* [GIVEN RECORDS]

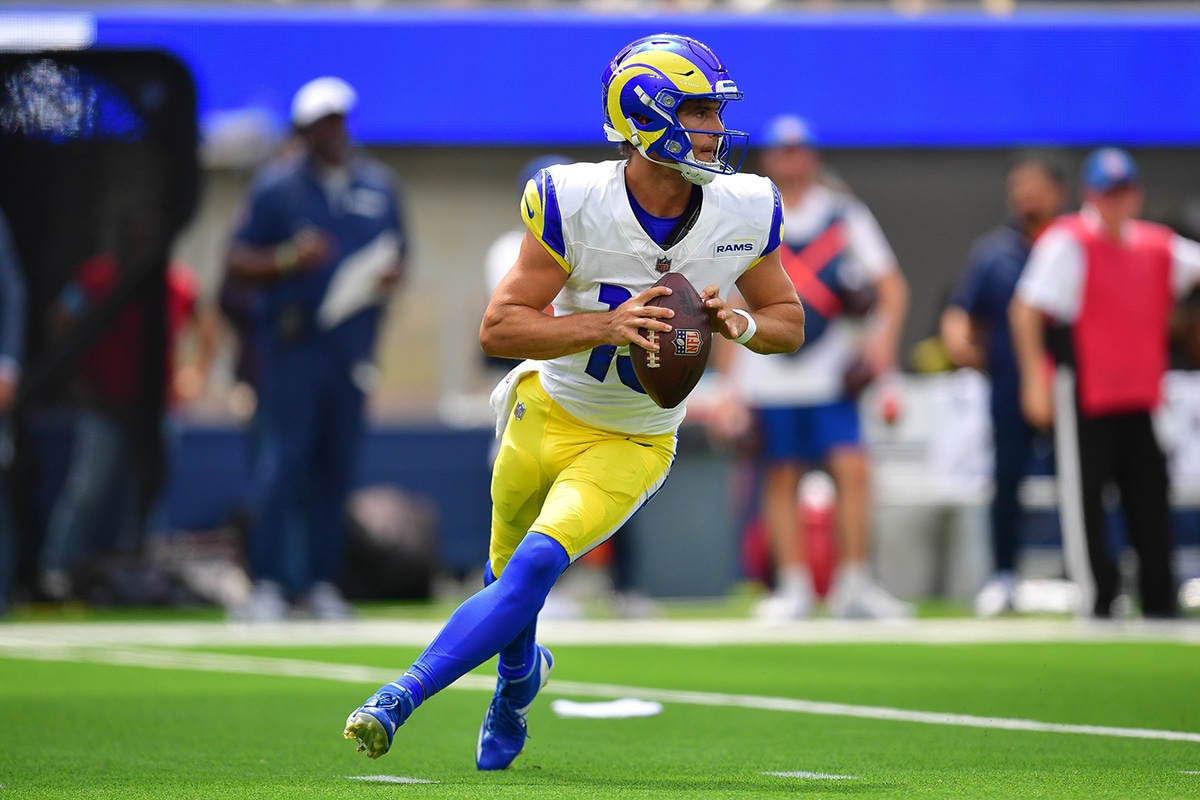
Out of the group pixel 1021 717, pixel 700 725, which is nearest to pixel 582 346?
pixel 700 725

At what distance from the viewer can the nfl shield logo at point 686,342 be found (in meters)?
4.80

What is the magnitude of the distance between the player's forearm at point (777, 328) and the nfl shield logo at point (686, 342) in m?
0.28

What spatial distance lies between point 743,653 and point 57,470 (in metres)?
5.12

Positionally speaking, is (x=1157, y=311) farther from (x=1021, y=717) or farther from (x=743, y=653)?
(x=1021, y=717)

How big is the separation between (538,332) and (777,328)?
26.9 inches

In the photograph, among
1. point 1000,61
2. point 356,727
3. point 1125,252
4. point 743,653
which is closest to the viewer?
point 356,727

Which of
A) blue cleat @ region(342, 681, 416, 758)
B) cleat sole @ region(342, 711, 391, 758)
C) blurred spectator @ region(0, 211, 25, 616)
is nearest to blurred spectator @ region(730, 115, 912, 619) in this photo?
blurred spectator @ region(0, 211, 25, 616)

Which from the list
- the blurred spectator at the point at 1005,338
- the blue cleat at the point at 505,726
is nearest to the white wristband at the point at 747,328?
the blue cleat at the point at 505,726

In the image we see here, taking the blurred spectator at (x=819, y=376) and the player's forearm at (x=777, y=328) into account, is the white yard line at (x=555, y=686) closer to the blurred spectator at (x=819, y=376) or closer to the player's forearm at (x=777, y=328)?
the player's forearm at (x=777, y=328)

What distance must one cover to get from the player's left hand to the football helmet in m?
0.32

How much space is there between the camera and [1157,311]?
10.0m

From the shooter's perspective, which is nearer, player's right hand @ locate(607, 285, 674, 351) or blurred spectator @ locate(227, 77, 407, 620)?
player's right hand @ locate(607, 285, 674, 351)

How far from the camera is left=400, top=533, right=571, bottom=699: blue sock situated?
4.58 meters

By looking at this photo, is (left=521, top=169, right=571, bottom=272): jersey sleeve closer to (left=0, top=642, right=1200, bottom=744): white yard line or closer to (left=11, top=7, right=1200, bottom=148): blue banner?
(left=0, top=642, right=1200, bottom=744): white yard line
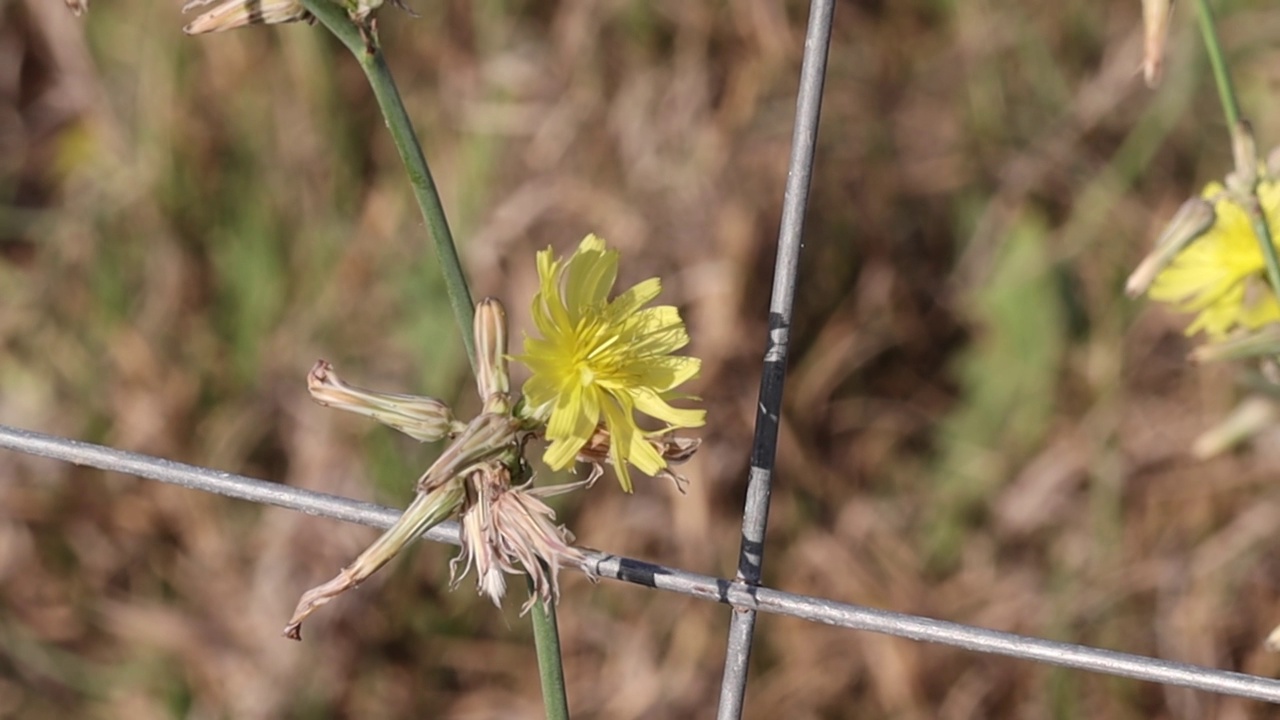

* [PROBLEM REQUIREMENTS] Locate every line in the records above that contains the word "logo", and copy each such line in full.

* [OUTPUT BELOW]
At what distance from the viewer can the nfl shield logo at point 686,342 be found (in meters)?
What is the magnitude of the distance between the player's forearm at point (777, 328) and the nfl shield logo at point (686, 342) in m?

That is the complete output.